EPHRATA - The Prosecutor's Office has determined the Dec. 30 officer involved fatal shooting in Moses Lake was justified.
Grant County Prosecutor Angus Lee determined the evidence in the case "clearly establishes self-defense and good faith" by Moses Lake Police Officer Aaron Hintz, who shot and killed James Eshelman, 54, on the night of Dec. 30 at a Moses Lake home.
"In this case, all evidence shows that the officer was making a lawful contract when he was placed in a clear and present danger of serious and possibly deadly assault," Lee wrote in his review. "He, like all of us, had a right to take reasonable steps to defend himself and his fellow officer."
According to the review, Eshelman was reportedly intoxicated and had been smoking marijuana the day of the shooting. Later that night, he was seen yelling at neighbors, and soon after a neighbor called 911 when Eshelman was yelling and throwing garbage cans in the street.
Hintz arrived on the scene about four minutes later and waited for backup before contacting Eshelman, due to the fact Eshelman was known to be dangerous, the police reports said. The officers briefly discussed the situation before attempting to make contact when one officer went to the back of the home to ensure Eshelman did not flee. The remaining three officers, including Hintz, approached the front door.
"It is important to note the area around the front door was an incredibly confined space with a wall directly behind where a person knocking on the front door would stand, and only five feet away from the door," Lee wrote, noting the officers had limited ability to move out of harm's way once they entered the carport to approach the front door.
Eshelman reportedly thrust a large knife up against the window several feet behind the front door, and officers instructed him to put the knife away and come out the front door. In a matter of seconds, Eshelman ran through the house, flung open the door where Hintz and another officer were standing, still with the knife in his hand. He reportedly swung the knife in the direction of the officers when he opened the door.

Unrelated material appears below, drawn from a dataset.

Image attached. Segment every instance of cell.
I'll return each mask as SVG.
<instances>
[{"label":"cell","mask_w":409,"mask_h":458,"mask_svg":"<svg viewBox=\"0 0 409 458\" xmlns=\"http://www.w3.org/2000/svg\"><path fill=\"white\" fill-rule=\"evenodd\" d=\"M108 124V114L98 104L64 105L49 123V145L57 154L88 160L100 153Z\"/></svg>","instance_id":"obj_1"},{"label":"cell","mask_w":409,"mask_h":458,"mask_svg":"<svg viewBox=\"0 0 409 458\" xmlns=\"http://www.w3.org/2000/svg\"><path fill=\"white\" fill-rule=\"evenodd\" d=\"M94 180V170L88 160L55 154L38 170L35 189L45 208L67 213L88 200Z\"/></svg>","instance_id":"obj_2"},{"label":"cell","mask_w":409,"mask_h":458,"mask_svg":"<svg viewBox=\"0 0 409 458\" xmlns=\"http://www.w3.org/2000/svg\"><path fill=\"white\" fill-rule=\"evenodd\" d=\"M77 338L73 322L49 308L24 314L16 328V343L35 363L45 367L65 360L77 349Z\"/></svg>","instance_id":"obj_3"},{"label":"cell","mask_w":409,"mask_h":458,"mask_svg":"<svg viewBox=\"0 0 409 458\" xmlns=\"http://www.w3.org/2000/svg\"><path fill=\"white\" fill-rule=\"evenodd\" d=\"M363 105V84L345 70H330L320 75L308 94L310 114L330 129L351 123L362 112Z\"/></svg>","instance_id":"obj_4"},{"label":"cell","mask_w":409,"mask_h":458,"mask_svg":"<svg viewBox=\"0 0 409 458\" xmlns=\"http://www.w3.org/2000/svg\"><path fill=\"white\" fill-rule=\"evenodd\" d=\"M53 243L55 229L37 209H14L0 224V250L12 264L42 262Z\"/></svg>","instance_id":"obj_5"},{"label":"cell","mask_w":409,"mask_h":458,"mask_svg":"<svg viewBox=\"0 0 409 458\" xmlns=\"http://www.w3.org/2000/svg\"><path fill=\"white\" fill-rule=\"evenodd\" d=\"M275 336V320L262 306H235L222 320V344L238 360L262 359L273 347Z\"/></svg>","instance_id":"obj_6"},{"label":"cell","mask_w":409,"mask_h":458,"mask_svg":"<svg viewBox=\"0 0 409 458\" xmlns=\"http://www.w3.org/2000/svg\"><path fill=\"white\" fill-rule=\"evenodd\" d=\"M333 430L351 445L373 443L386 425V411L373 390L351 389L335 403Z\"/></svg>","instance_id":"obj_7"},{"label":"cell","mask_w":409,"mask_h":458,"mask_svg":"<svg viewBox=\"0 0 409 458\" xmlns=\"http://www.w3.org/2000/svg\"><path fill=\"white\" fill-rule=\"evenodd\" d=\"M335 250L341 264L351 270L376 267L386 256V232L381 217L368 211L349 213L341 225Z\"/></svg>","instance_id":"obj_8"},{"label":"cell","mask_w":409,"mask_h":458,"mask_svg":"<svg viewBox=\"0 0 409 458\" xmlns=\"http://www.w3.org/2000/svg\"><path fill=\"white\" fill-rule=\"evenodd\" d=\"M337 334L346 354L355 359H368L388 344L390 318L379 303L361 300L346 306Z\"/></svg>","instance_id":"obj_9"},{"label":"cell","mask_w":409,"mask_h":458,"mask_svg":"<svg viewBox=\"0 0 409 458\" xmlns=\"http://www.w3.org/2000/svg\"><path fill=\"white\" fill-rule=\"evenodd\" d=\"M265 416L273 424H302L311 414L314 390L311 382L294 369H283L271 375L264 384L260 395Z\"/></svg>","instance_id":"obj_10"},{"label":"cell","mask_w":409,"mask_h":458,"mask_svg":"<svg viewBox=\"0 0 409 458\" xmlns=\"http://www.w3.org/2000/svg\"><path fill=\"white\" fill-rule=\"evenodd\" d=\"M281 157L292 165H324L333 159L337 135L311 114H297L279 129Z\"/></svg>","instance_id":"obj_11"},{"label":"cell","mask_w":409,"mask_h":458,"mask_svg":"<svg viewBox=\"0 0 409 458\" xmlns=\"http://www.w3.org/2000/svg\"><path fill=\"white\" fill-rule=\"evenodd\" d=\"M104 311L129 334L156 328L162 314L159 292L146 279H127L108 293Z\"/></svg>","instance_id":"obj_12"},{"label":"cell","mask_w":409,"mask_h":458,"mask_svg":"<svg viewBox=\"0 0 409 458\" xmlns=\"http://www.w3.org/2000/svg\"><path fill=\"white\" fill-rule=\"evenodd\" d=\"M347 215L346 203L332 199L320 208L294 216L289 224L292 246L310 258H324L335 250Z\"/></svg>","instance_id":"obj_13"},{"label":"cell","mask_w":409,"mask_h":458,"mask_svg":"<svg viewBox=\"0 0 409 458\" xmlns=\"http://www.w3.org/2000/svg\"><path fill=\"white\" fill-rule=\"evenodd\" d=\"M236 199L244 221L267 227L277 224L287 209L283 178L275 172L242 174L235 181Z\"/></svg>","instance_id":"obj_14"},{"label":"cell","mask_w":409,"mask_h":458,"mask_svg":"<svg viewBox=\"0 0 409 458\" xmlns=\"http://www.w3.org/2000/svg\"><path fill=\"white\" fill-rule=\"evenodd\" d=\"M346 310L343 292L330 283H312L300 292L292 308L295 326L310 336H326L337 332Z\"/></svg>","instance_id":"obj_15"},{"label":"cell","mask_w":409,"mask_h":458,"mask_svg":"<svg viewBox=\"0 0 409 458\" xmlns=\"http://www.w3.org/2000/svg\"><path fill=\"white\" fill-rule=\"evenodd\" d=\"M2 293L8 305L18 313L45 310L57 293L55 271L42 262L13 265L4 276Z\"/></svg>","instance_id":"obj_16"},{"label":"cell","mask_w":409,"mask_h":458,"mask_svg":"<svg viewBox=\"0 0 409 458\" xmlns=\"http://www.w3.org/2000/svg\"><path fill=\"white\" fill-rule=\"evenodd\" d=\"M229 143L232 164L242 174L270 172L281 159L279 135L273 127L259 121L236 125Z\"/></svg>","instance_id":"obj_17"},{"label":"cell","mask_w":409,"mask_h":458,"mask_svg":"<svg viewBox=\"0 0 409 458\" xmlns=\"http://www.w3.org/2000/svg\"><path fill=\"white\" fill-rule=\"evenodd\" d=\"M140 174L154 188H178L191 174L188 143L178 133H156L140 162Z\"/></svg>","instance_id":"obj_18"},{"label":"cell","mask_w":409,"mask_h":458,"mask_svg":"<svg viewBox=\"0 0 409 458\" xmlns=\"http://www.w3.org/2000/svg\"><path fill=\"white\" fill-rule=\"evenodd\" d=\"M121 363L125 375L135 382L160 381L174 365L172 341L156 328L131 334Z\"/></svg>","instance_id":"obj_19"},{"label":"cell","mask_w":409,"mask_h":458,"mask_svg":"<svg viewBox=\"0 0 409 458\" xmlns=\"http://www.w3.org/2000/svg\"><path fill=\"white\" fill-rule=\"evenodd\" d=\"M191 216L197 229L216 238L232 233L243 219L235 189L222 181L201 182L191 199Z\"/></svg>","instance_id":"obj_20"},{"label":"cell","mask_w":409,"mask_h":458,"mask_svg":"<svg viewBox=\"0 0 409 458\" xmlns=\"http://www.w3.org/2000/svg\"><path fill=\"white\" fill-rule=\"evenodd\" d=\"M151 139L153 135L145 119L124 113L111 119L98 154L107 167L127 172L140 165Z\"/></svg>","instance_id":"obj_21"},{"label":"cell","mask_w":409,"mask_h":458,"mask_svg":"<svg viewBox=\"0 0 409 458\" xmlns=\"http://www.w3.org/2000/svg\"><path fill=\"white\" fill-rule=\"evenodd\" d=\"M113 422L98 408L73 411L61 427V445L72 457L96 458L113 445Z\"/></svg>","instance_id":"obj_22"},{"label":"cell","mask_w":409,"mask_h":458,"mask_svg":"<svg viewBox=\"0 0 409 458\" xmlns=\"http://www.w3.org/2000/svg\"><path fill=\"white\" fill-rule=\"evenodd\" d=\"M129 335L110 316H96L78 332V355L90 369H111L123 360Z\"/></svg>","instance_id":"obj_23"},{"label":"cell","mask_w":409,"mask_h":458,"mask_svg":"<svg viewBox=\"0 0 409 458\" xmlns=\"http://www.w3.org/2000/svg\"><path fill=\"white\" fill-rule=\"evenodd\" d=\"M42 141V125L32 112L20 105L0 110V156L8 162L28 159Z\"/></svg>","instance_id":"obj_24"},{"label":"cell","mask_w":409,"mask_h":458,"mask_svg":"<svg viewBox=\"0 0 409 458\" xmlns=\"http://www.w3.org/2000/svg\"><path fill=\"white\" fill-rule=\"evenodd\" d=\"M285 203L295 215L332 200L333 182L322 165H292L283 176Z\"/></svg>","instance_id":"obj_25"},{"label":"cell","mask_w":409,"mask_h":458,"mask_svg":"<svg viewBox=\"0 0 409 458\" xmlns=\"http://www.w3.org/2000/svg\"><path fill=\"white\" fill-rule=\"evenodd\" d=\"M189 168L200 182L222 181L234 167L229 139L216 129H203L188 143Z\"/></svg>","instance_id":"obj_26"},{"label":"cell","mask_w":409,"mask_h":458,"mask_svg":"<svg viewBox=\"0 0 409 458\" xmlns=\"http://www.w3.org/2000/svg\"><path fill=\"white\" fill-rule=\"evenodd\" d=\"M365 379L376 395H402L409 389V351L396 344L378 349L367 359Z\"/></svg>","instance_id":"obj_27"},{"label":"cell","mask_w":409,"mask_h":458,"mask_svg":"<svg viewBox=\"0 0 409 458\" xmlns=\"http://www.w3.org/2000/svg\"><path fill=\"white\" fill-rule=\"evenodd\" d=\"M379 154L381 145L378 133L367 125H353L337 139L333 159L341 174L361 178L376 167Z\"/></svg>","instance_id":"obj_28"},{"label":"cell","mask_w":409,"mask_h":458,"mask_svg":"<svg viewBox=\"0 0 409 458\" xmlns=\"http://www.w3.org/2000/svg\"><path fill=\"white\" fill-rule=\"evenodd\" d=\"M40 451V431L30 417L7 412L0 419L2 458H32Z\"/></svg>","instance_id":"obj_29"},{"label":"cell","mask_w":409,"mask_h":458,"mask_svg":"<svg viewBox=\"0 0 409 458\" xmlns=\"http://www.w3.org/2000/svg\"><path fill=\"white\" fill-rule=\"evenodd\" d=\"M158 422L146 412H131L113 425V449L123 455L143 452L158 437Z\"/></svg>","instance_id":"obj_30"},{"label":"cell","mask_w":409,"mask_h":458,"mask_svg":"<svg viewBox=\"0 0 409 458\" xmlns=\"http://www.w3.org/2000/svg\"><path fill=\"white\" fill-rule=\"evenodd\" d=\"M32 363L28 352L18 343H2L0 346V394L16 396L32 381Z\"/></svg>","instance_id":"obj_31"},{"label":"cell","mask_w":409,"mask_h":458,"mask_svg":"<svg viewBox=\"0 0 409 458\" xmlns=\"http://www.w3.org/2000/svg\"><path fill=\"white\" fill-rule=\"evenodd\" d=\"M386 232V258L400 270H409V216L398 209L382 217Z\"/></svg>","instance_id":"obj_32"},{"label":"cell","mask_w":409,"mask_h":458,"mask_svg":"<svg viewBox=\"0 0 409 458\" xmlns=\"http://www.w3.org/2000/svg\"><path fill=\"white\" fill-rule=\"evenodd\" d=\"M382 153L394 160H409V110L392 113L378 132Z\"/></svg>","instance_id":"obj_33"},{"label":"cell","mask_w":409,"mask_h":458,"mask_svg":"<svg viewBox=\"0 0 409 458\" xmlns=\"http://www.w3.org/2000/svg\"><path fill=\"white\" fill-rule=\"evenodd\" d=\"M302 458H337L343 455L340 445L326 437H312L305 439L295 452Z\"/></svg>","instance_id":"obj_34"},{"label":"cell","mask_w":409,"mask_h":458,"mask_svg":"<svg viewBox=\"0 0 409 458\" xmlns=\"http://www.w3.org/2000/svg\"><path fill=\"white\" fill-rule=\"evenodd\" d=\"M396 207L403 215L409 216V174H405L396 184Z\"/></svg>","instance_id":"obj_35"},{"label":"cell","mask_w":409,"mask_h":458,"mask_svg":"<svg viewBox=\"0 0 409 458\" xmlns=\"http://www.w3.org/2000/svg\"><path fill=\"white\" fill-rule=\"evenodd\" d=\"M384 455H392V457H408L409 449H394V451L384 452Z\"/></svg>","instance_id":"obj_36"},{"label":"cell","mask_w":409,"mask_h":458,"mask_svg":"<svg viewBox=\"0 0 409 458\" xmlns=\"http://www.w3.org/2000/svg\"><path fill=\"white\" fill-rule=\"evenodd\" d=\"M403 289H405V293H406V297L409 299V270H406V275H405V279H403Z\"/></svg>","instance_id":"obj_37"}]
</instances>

One officer noted the knife was about 18 inches away from Hintz.
The officers continued to yell for Eshelman to drop the knife.

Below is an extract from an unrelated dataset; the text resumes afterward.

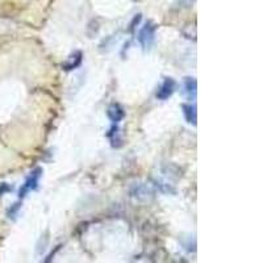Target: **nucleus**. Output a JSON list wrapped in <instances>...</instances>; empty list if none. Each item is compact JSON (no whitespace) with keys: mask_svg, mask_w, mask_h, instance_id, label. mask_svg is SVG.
I'll list each match as a JSON object with an SVG mask.
<instances>
[{"mask_svg":"<svg viewBox=\"0 0 263 263\" xmlns=\"http://www.w3.org/2000/svg\"><path fill=\"white\" fill-rule=\"evenodd\" d=\"M156 32L157 27L153 24L152 21H147L144 27L141 28L140 33H138V42L141 44V46L147 50L153 46L154 41H156Z\"/></svg>","mask_w":263,"mask_h":263,"instance_id":"nucleus-1","label":"nucleus"},{"mask_svg":"<svg viewBox=\"0 0 263 263\" xmlns=\"http://www.w3.org/2000/svg\"><path fill=\"white\" fill-rule=\"evenodd\" d=\"M41 177H42V168L40 167L34 168V170L29 174V177L27 178L24 184L21 185L20 191H18V197H20V199H24V197L27 196L28 192L37 190Z\"/></svg>","mask_w":263,"mask_h":263,"instance_id":"nucleus-2","label":"nucleus"},{"mask_svg":"<svg viewBox=\"0 0 263 263\" xmlns=\"http://www.w3.org/2000/svg\"><path fill=\"white\" fill-rule=\"evenodd\" d=\"M154 190H153L152 184H146V183H135L130 189V196L137 199V200H147V197L153 195Z\"/></svg>","mask_w":263,"mask_h":263,"instance_id":"nucleus-3","label":"nucleus"},{"mask_svg":"<svg viewBox=\"0 0 263 263\" xmlns=\"http://www.w3.org/2000/svg\"><path fill=\"white\" fill-rule=\"evenodd\" d=\"M175 87H177V83H175V81L173 78H164V81L162 82L158 91H157V99L162 100V102L167 100L175 92Z\"/></svg>","mask_w":263,"mask_h":263,"instance_id":"nucleus-4","label":"nucleus"},{"mask_svg":"<svg viewBox=\"0 0 263 263\" xmlns=\"http://www.w3.org/2000/svg\"><path fill=\"white\" fill-rule=\"evenodd\" d=\"M107 116L114 124H119L120 121H123L124 117H125V112H124V108L121 107V105L117 104V103H114V104H111L108 107Z\"/></svg>","mask_w":263,"mask_h":263,"instance_id":"nucleus-5","label":"nucleus"},{"mask_svg":"<svg viewBox=\"0 0 263 263\" xmlns=\"http://www.w3.org/2000/svg\"><path fill=\"white\" fill-rule=\"evenodd\" d=\"M82 60H83V54L82 51L77 50L70 55L65 62L62 63V69L66 70V71H71V70H75L77 67H79L82 63Z\"/></svg>","mask_w":263,"mask_h":263,"instance_id":"nucleus-6","label":"nucleus"},{"mask_svg":"<svg viewBox=\"0 0 263 263\" xmlns=\"http://www.w3.org/2000/svg\"><path fill=\"white\" fill-rule=\"evenodd\" d=\"M183 115H184L185 121L191 125L196 126L197 124V111H196V105L191 104V103H187V104L182 105Z\"/></svg>","mask_w":263,"mask_h":263,"instance_id":"nucleus-7","label":"nucleus"},{"mask_svg":"<svg viewBox=\"0 0 263 263\" xmlns=\"http://www.w3.org/2000/svg\"><path fill=\"white\" fill-rule=\"evenodd\" d=\"M183 88H184V92L187 93L190 99L196 98L197 93V82L196 79L192 78V77H187L183 81Z\"/></svg>","mask_w":263,"mask_h":263,"instance_id":"nucleus-8","label":"nucleus"},{"mask_svg":"<svg viewBox=\"0 0 263 263\" xmlns=\"http://www.w3.org/2000/svg\"><path fill=\"white\" fill-rule=\"evenodd\" d=\"M18 210H20V204H13L12 208H9L8 210V217H13V216L17 213Z\"/></svg>","mask_w":263,"mask_h":263,"instance_id":"nucleus-9","label":"nucleus"},{"mask_svg":"<svg viewBox=\"0 0 263 263\" xmlns=\"http://www.w3.org/2000/svg\"><path fill=\"white\" fill-rule=\"evenodd\" d=\"M8 191H11V187H9V185H7L6 183L0 184V196H2V195H4L6 192H8Z\"/></svg>","mask_w":263,"mask_h":263,"instance_id":"nucleus-10","label":"nucleus"},{"mask_svg":"<svg viewBox=\"0 0 263 263\" xmlns=\"http://www.w3.org/2000/svg\"><path fill=\"white\" fill-rule=\"evenodd\" d=\"M180 3L184 4V7H190L194 3V0H180Z\"/></svg>","mask_w":263,"mask_h":263,"instance_id":"nucleus-11","label":"nucleus"}]
</instances>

"At that moment, Officer Hintz was in great danger of great bodily harm or death," Lee wrote. "He had no room to maneuver in his current location. Hintz clearly had no reasonable alternative but to defend his own life, and possibly that of his fellow officer, by deploying his sidearm at the aggressing Eshelman."
Lee determined the use of a taser would have been ineffective in the situation.

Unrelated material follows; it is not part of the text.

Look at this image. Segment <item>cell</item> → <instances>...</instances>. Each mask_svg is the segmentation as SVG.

An autopsy showed the first two rounds fired by Hintz went through Eshelman's hand and into his chest and forensic evidence along with bullet trajectories show Eshelman's arm was elevated and extended toward Hintz and Eshelman was in a forward leaning position, according to Lee.
"The officer's actions appear to be justifiable and reasonable self-defense in the face of an aggressive and emotional adult male who appeared to be under the influence of drugs and/or alcohol while armed with a deadly weapon," Lee wrote.
A dash camera in one of the officer's patrol cars was pointed at Eshelman's home and captured much of the event and provided a concrete timeline of the events, Lee wrote.